▶ RECORD LIST
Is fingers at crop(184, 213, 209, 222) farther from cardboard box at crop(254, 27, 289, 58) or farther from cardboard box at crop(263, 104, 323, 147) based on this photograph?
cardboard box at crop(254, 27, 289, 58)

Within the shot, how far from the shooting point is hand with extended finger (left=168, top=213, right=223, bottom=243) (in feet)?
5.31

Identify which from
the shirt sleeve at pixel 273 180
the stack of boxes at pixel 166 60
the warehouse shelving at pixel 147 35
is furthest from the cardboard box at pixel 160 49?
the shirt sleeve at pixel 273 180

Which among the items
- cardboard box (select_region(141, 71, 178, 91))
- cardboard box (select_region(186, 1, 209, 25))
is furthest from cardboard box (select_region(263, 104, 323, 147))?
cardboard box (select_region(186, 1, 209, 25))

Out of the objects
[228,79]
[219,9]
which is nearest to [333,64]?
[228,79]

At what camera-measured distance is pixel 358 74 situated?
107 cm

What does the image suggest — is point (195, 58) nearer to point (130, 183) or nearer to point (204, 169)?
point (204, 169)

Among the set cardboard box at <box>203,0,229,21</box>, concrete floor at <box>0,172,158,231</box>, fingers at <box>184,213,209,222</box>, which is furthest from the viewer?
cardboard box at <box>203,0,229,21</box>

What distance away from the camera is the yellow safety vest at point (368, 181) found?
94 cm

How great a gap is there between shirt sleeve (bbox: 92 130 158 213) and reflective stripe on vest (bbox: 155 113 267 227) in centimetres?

▶ STATED GOAL
Using the data above, reproduce every line exactly.

▶ RESPONSE FOR THIS EXERCISE
Is fingers at crop(184, 213, 209, 222) farther from cardboard box at crop(254, 27, 289, 58) or farther from cardboard box at crop(263, 104, 323, 147) based on this photograph?
cardboard box at crop(254, 27, 289, 58)

Within the shot, how far from the shooting point is hand with extended finger (left=168, top=213, right=223, bottom=243) (in feet)?
5.31

Identify which from
the shirt sleeve at pixel 273 180
the stack of boxes at pixel 166 60
the warehouse shelving at pixel 147 35
is furthest from the cardboard box at pixel 160 49?
the shirt sleeve at pixel 273 180

Which among the items
- cardboard box (select_region(141, 71, 178, 91))
- cardboard box (select_region(186, 1, 209, 25))
is furthest from cardboard box (select_region(263, 104, 323, 147))?
cardboard box (select_region(186, 1, 209, 25))

Out of the objects
[228,79]
[219,9]
which is nearest to [333,64]?
[228,79]

At what camera-measured distance is pixel 358 74 situated?
107 cm

What does the image suggest — is point (195, 58) nearer to point (130, 183) or nearer to point (204, 169)?
point (204, 169)

Among the set cardboard box at <box>203,0,229,21</box>, concrete floor at <box>0,172,158,231</box>, fingers at <box>184,213,209,222</box>, which is furthest from the viewer?
cardboard box at <box>203,0,229,21</box>

What distance away from the camera is the yellow safety vest at point (368, 181) found?
94 cm

How great a gap is there between shirt sleeve (bbox: 92 130 158 213) and reflective stripe on vest (bbox: 155 113 267 227) in centimetres?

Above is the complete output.